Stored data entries
___

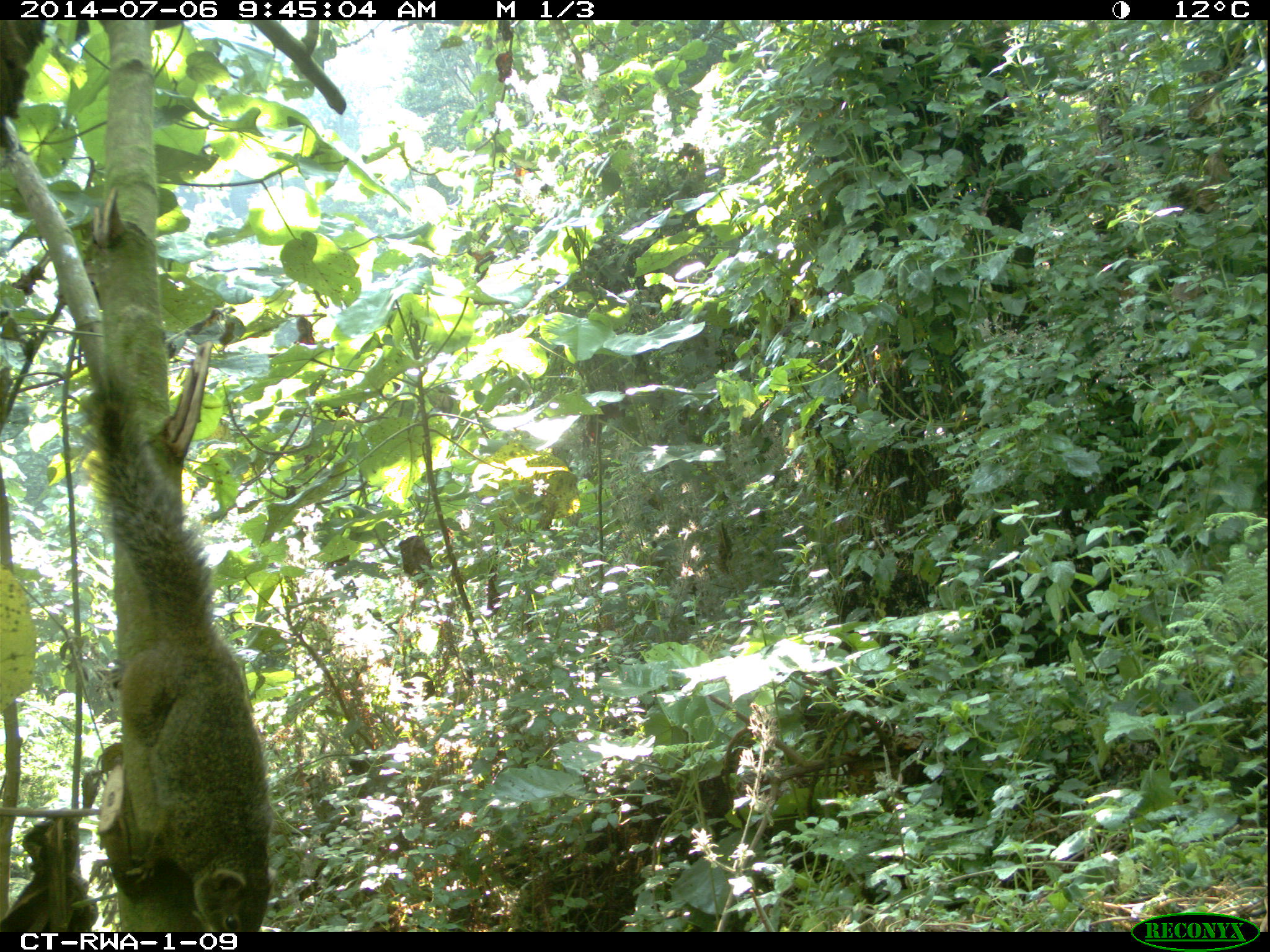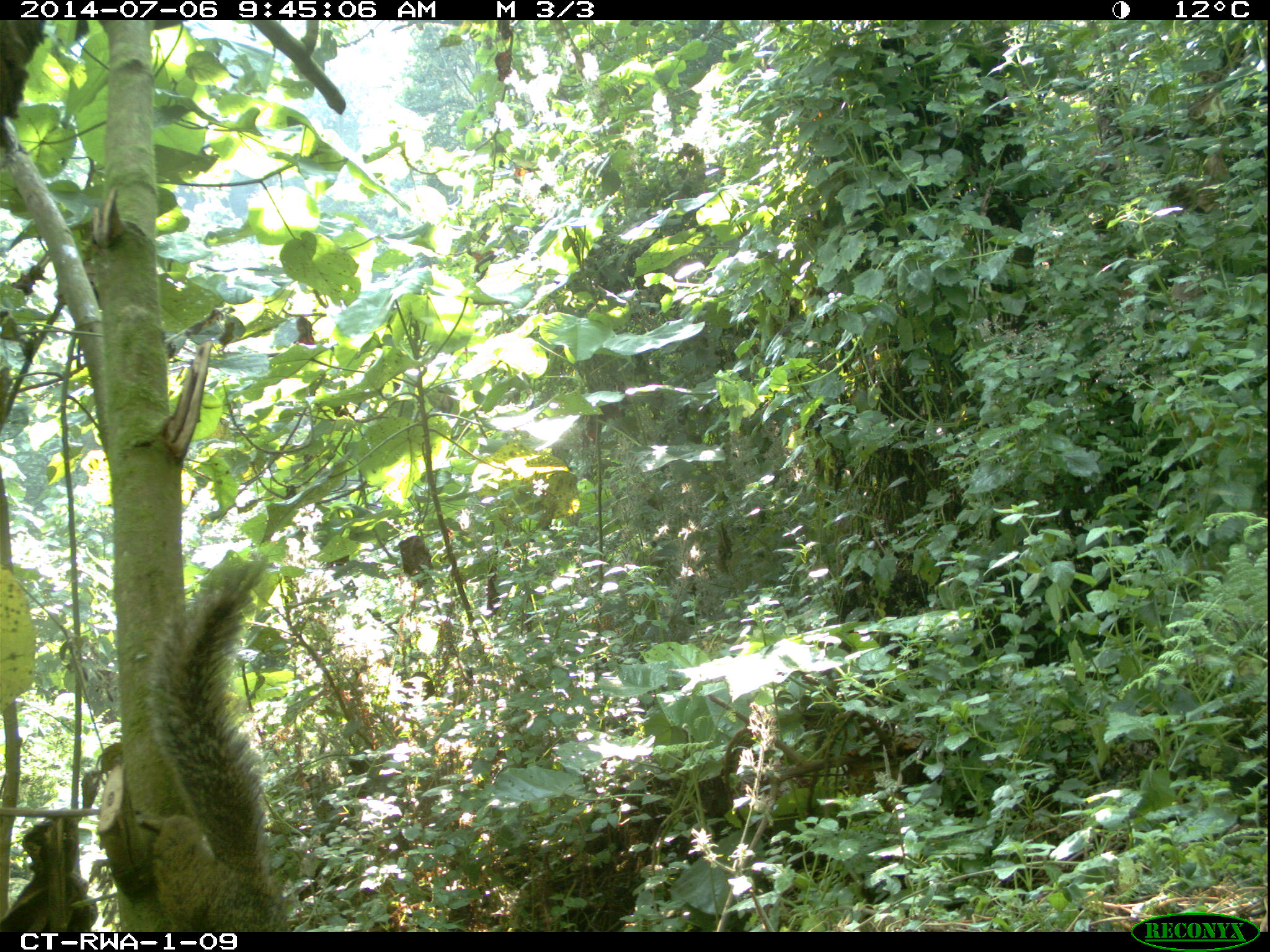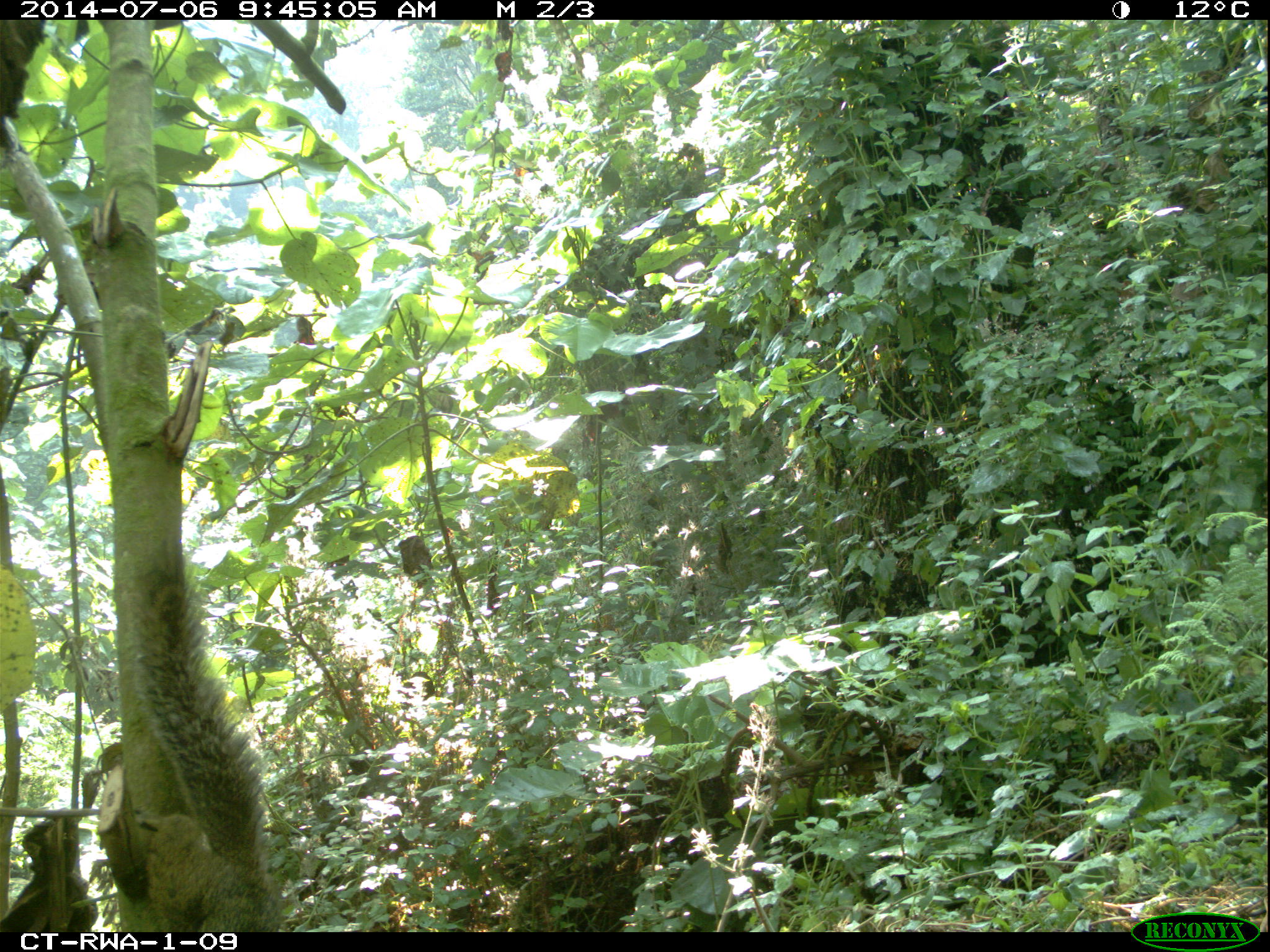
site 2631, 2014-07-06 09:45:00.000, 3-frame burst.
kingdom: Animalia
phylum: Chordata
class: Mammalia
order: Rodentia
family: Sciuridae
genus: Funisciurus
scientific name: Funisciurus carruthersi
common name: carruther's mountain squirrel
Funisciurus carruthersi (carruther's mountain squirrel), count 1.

___

Directions: In the copy, include every record exactly and no pictures at all.

Exercise response:
site 2631, 2014-07-06 09:45:00.000, 3-frame burst.
kingdom: Animalia
phylum: Chordata
class: Mammalia
order: Rodentia
family: Sciuridae
genus: Funisciurus
scientific name: Funisciurus carruthersi
common name: carruther's mountain squirrel
Funisciurus carruthersi (carruther's mountain squirrel), count 1.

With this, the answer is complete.